For the NT Authority\Local Service account to be able to start this service, users must have read and execute permissions to the above path.

Resolution to Issue 2:
Incorrect permissions where configured on the C:\windows directory.
Verify that users have read and execute permissions to the path C:\WINDOWS\Microsoft.NET\Framework\v3.0\Windows Communication Foundation\SMSvcHost.exe.

Well, permissions wasn’t it because everything was there. Now onto issue #3

Issue 3:
SnapDrive 6.x service did not start because the ‘Net.Tcp Port Sharing service’ will not stay started. This is a dependency SnapDrive 6.x has that earlier versions do not.

Resolution to Issue 3:

Reinstall Microsoft .Net.

[Given entries]:

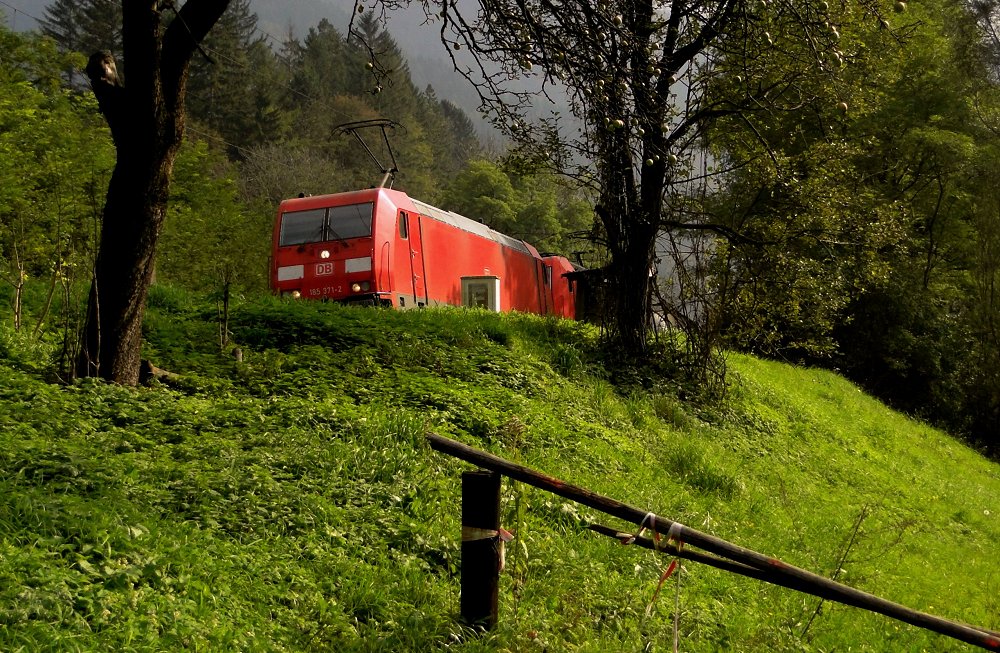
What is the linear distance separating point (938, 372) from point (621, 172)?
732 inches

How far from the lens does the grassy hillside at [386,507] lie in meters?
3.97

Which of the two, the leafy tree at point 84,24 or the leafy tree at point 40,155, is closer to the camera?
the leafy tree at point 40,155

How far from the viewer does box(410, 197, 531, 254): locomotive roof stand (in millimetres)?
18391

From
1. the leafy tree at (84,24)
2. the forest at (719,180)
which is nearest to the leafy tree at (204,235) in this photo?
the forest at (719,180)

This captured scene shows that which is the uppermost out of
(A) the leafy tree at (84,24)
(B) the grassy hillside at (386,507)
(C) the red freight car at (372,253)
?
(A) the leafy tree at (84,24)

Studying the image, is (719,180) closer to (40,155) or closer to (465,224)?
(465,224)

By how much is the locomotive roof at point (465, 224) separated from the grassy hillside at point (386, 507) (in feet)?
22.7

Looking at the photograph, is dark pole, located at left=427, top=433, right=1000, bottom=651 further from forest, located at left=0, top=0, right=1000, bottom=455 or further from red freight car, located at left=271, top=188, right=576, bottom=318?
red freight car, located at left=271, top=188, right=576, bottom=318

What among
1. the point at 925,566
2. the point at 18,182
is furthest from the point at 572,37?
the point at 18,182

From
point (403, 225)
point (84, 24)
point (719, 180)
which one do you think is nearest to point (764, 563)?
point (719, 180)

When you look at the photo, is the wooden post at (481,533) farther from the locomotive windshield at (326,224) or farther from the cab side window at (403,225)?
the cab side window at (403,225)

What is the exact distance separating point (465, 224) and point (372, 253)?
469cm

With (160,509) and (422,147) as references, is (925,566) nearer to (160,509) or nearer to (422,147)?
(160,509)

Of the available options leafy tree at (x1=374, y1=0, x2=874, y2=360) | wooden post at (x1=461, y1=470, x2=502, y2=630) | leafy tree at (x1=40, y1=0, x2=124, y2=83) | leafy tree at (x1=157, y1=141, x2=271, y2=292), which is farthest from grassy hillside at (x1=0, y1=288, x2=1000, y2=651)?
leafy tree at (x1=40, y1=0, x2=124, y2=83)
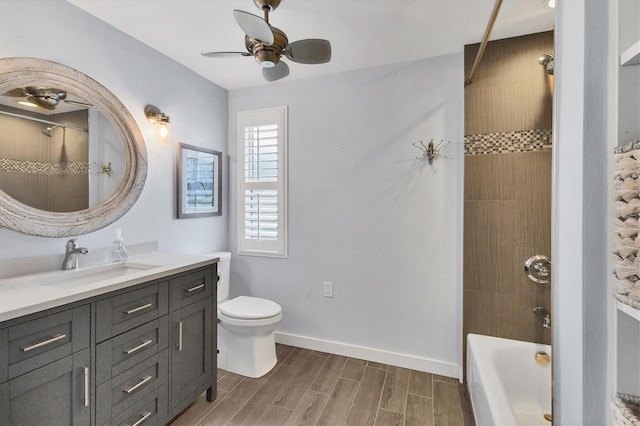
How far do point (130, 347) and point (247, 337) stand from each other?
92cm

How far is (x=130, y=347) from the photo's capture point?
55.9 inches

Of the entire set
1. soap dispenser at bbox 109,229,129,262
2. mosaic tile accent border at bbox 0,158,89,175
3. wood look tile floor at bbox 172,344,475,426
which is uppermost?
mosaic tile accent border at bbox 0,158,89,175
...
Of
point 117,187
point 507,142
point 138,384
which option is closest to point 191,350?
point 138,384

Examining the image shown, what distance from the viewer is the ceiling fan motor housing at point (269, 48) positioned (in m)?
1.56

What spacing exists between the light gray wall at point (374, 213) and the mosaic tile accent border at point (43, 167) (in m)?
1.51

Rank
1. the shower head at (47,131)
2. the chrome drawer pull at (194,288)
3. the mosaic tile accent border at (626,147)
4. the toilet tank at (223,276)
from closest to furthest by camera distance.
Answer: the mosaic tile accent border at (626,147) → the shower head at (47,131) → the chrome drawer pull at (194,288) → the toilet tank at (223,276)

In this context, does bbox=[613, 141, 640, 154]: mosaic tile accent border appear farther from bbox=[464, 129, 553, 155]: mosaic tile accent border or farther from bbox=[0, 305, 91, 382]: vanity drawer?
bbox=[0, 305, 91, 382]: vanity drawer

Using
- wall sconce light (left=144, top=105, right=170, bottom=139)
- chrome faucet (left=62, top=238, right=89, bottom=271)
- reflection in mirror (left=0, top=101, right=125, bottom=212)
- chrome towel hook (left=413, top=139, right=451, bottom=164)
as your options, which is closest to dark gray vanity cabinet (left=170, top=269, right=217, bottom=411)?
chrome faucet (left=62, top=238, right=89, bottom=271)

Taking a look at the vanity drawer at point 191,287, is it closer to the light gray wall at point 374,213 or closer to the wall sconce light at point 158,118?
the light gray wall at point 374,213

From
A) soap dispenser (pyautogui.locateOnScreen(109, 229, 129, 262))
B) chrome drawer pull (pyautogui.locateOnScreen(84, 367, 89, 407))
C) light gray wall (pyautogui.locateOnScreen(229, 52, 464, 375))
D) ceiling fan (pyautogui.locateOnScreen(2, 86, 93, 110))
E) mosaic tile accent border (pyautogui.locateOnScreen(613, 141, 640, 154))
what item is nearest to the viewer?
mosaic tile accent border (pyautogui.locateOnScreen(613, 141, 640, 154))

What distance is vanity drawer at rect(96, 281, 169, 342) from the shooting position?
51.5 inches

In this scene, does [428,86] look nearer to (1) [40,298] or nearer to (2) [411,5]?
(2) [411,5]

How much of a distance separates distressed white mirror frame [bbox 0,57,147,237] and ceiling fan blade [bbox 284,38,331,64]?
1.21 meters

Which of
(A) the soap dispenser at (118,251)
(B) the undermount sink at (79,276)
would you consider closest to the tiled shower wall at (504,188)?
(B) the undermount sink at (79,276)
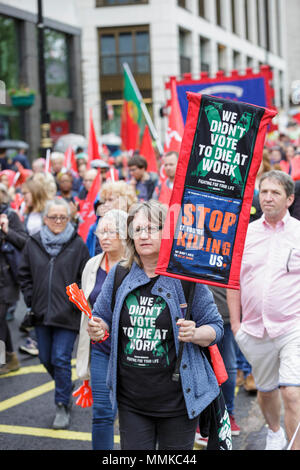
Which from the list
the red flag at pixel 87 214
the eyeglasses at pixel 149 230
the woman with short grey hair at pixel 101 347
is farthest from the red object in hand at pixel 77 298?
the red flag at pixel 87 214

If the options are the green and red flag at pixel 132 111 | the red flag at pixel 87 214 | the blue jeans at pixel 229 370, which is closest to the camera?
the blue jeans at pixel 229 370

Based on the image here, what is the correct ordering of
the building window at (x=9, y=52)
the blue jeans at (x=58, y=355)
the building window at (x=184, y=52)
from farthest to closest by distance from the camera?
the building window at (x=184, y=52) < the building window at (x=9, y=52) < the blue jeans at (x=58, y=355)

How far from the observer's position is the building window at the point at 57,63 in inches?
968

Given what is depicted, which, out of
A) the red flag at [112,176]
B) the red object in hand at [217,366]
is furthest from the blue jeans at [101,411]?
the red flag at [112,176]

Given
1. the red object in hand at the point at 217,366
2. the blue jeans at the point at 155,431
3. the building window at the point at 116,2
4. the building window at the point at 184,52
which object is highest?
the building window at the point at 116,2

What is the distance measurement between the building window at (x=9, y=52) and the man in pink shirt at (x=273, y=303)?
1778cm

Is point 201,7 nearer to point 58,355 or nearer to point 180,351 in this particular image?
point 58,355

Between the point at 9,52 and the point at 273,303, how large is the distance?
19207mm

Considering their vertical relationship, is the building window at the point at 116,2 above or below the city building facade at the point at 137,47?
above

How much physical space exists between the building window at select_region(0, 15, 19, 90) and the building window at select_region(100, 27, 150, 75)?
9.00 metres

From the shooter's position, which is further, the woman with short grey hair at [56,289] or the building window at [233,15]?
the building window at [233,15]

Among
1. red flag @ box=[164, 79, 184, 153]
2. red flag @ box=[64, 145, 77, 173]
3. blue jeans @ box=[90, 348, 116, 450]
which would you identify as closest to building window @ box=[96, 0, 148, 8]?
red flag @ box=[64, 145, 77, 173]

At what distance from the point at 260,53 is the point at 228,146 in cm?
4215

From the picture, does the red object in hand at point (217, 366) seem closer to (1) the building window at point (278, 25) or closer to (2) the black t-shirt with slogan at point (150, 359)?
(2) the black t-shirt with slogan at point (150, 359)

[Goals]:
a. In the SnapDrive troubleshooting text, which dependency does SnapDrive 6.x have that earlier versions lack?
b. Extend the SnapDrive troubleshooting text past its final sentence.

[The replies]:
a. The Net.Tcp Port Sharing service.

b.
Reinstall .Net? Great , this should be fun  I thought to myself. I confirmed via Add/Remove Programs that the .Net 3.5 was installed but  the document referenced that Snapdrive required .Net 3.0  sp1 and that particular version was not listed anywhere. On a hunch, I went to server manager > Features > to see if the .Net 3.0 framework features were installed and Yes it was! Using the Server Manager wizard I removed the .Net 3.0 Framework Features, which requires a reboot to complete.

Once the uninstall was completed I re-installed the .Net 3.0 Framework using the same Server Manager wizard.When the installation completed I rebooted the server for good measure, once the server came back online the Snapdrive service was running again. Whew! What a morning now onto expanding the Luns as the applications owner requested.